Skipper Ian Walker reports on the frustrating final days of leg 5

Green Dragon’s skipper Ian Walker reports from the South American coast, as he negotiates his crew through light breeze and an adverse current:

“Three days ago we had a pretty solid ETA in Rio of the 25 March (Wednesday). We had a fast route according to the weather models.

Next the wind heads too much to lay the Falklands and we lose precious hours having to tack through the islands. Following this a high pressure bubbles up right in our path and just behind that of the leaders. Negotiating this cost us a day.

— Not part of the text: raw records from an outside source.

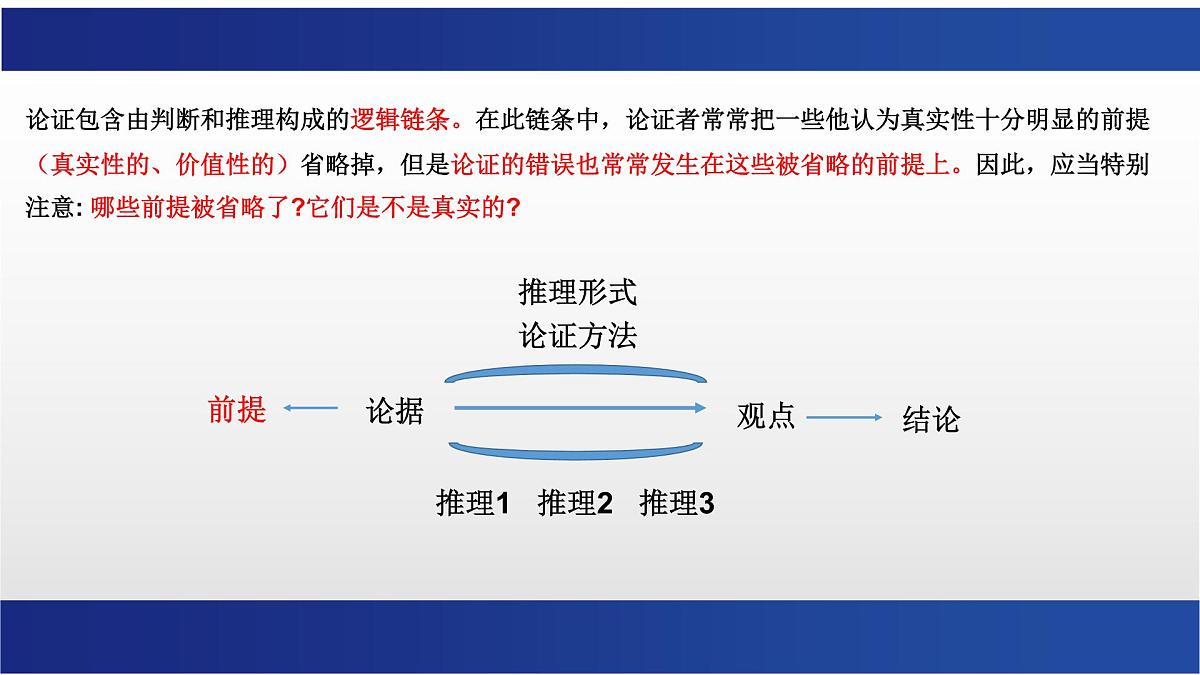 论证包含由判断和推理构成的逻辑链条。在此链条中，论证者常常把一些他认为真实性十分明显的前提（真实性的、价值性的）省略掉，但是论证的错误也常常发生在这些被省略的前提上。因此，应当特别注意: 哪些前提被省略了?它们是不是真实的?

推理形式
论证方法

前提
论据
观点
结论

推理1 推理2 推理3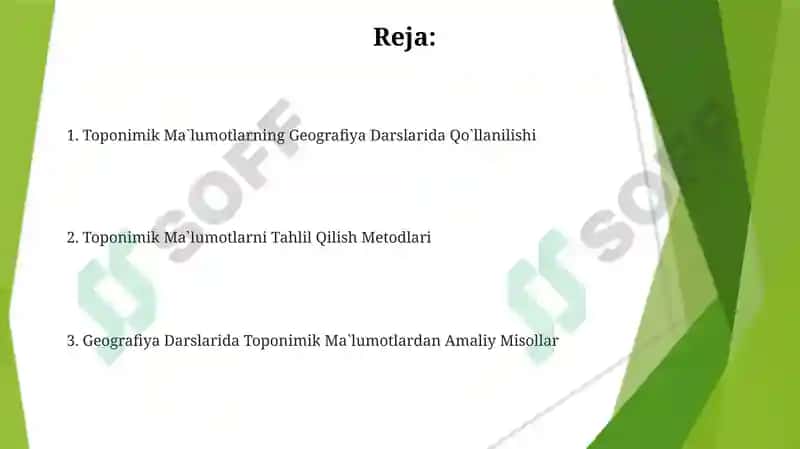 Reja:

1. Toponimik Ma`lumotlarning Geografiya Darslarida Qo`llanilishi

2. Toponimik Ma`lumotlarni Tahlil Qilish Metodlari

3. Geografiya Darslarida Toponimik Ma`lumotlardan Amaliy Misollar

SOFF

SOFF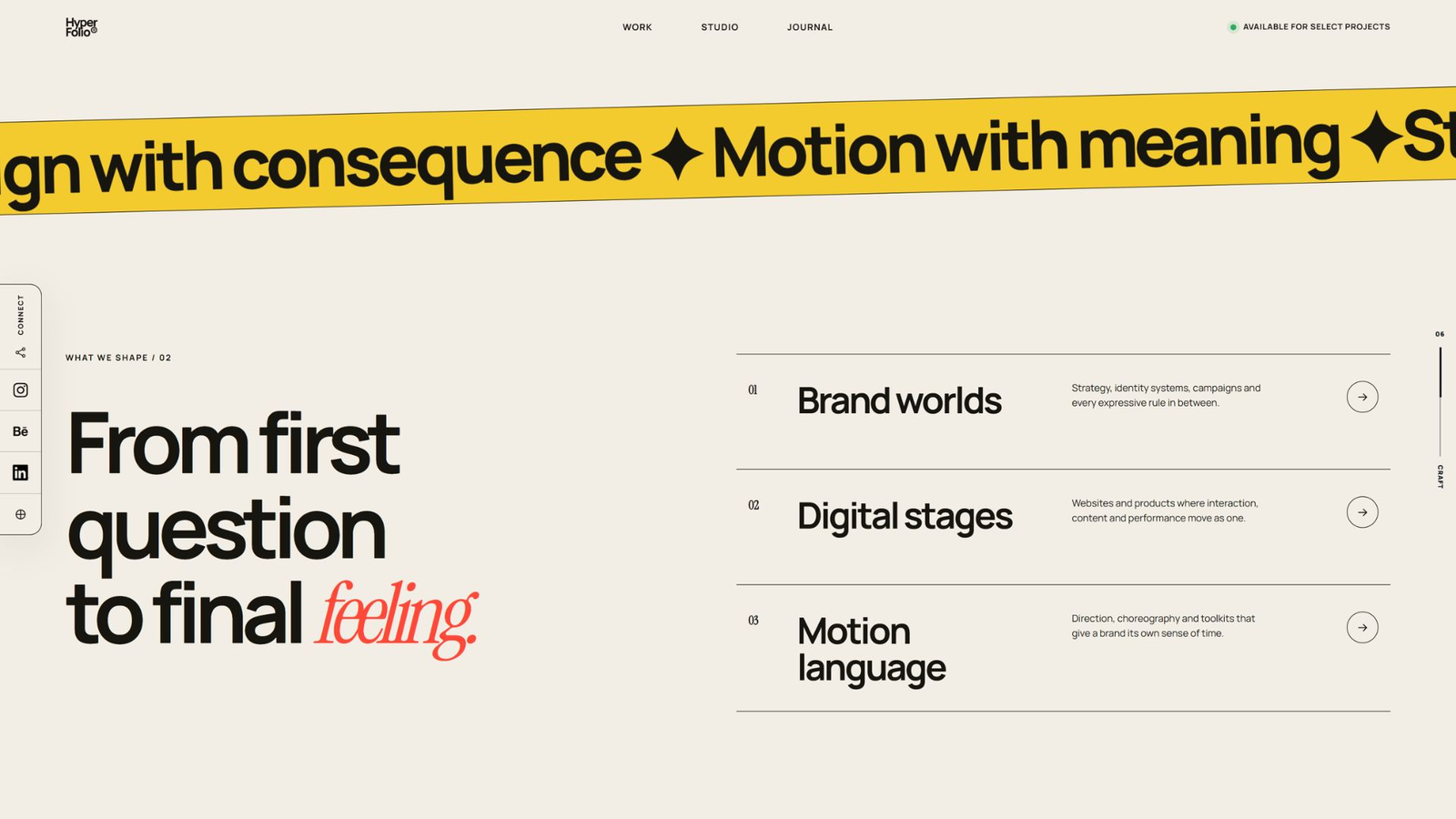 Hyper Folio®

WORK STUDIO JOURNAL

AVAILABLE FOR SELECT PROJECTS

gn with consequence ✦ Motion with meaning ✦ St

CONNECT

Bē

WHAT WE SHAPE / 02

From first question to final feeling.

01 Brand worlds

Strategy, identity systems, campaigns and every expressive rule in between.

02 Digital stages

Websites and products where interaction, content and performance move as one.

03 Motion language

Direction, choreography and toolkits that give a brand its own sense of time.

06

CRAFT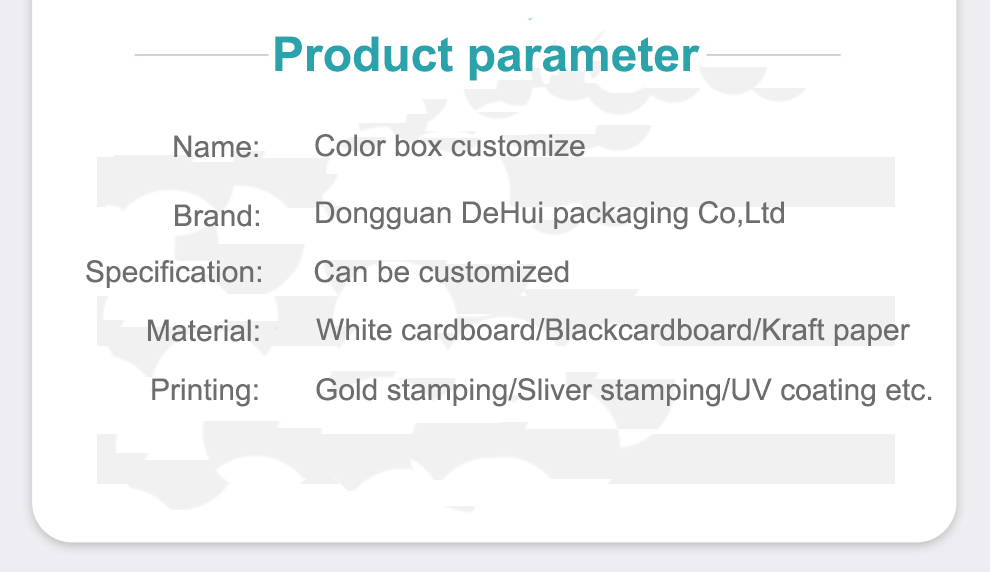 Product parameter

Name: Color box customize

Brand: Dongguan DeHui packaging Co,Ltd

Specification: Can be customized

Material: White cardboard/Blackcardboard/Kraft paper

Printing: Gold stamping/Sliver stamping/UV coating etc.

Still things were OK as we sailed upwind looking for northwesterlies and a new low coming off the South American shore. This arrived last night as predicted but instead of bringing 15-knot winds and a route through the next high pressure, it brought lightning and no wind. Now we are left with virtually no wind and none forecast for three days. We also have adverse current. We have 1000 miles to go and my most optimistic outlook right now is an ETA of six days. At times like this the race becomes secondary to survival. The fundamentals of our life aboard are power to make water and run the boat’s systems and food.

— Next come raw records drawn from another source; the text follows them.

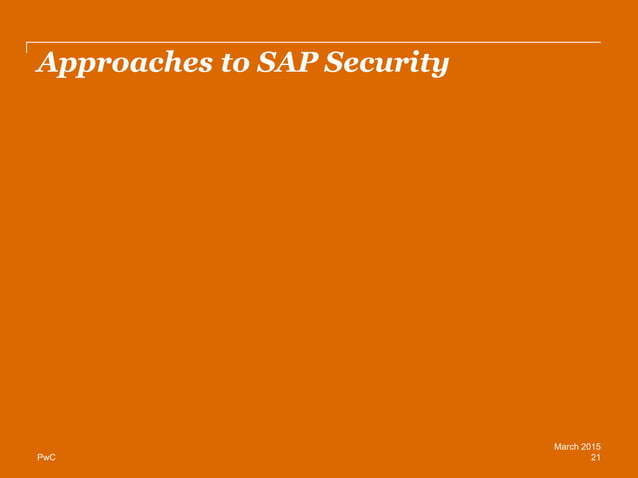 Approaches to SAP Security

PwC

March 2015
21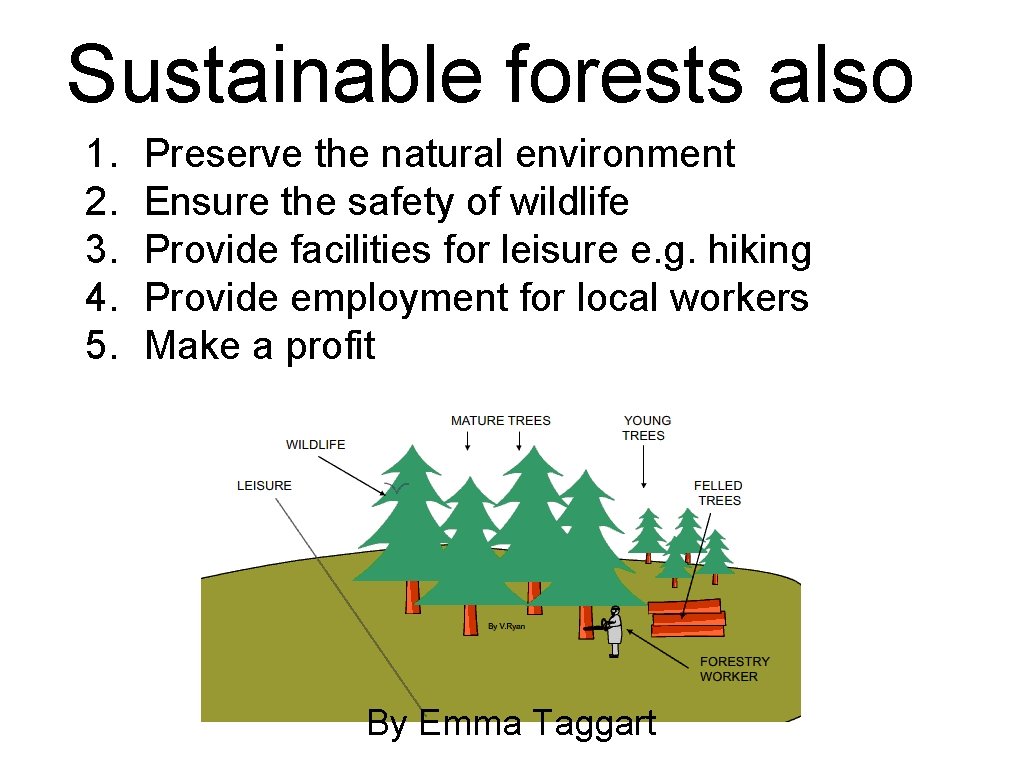 Sustainable forests also

1. Preserve the natural environment
2. Ensure the safety of wildlife
3. Provide facilities for leisure e.g. hiking
4. Provide employment for local workers
5. Make a profit

MATURE TREES
YOUNG TREES
WILDLIFE
LEISURE
FELLED TREES
By V.Ryan
FORESTRY WORKER

By Emma Taggart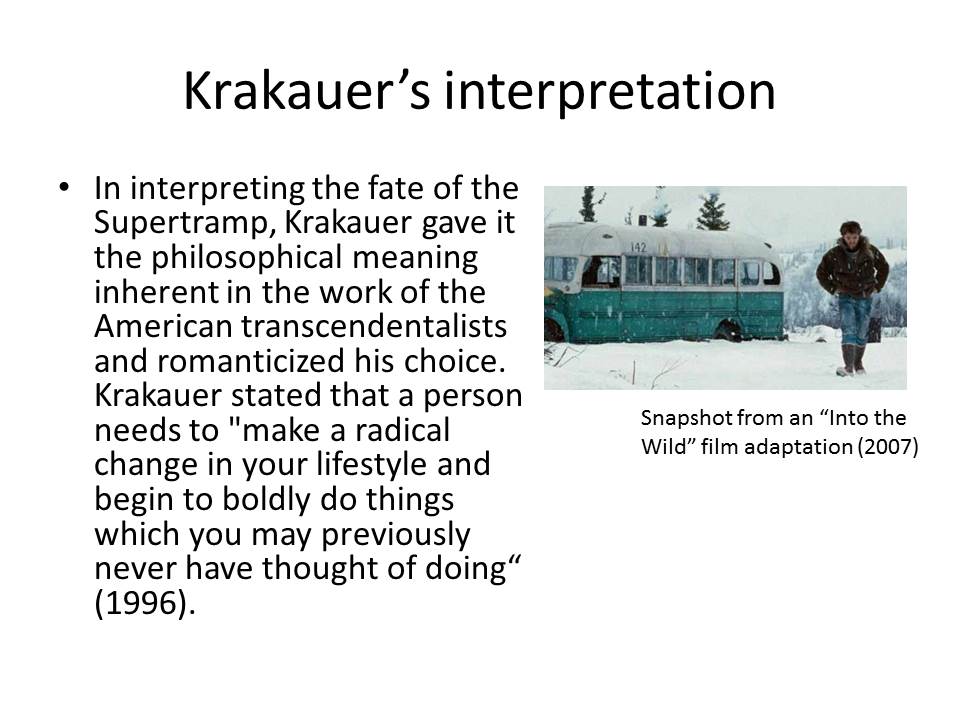 Krakauer’s interpretation

• In interpreting the fate of the Supertramp, Krakauer gave it the philosophical meaning inherent in the work of the American transcendentalists and romanticized his choice. Krakauer stated that a person needs to "make a radical change in your lifestyle and begin to boldly do things which you may previously never have thought of doing“ (1996).

142

Snapshot from an “Into the Wild” film adaptation (2007)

We have been closely monitoring our power consumption and diesel reserves (the batteries are charged off the generator which runs on diesel) and we are confident this will not be an issue. To make sure, we will consciously save power by closing down non-essential systems.

As for food the picture is not so good. We started with 40 days and a week ago we split some food packs down to make another two days of food rations. This would give us 42 or another three days from now. We may well need at least seven days and three into seven doesn’t go. When guys are tired and hungry, there is nothing like food to create friction between them.

As of today, to prevent any arguments over who has eaten what, we are splitting the food 11 ways and leaving each individual to manage their own food. We are already hungry and it will get worse – simple as that. That is life – nobody is going to die.

On a brighter note we are currently moving at six knots pointing nearly at Rio, which is the best VMC we have made for 12 hours and it is a beautiful sunny day. What more could you ask for?”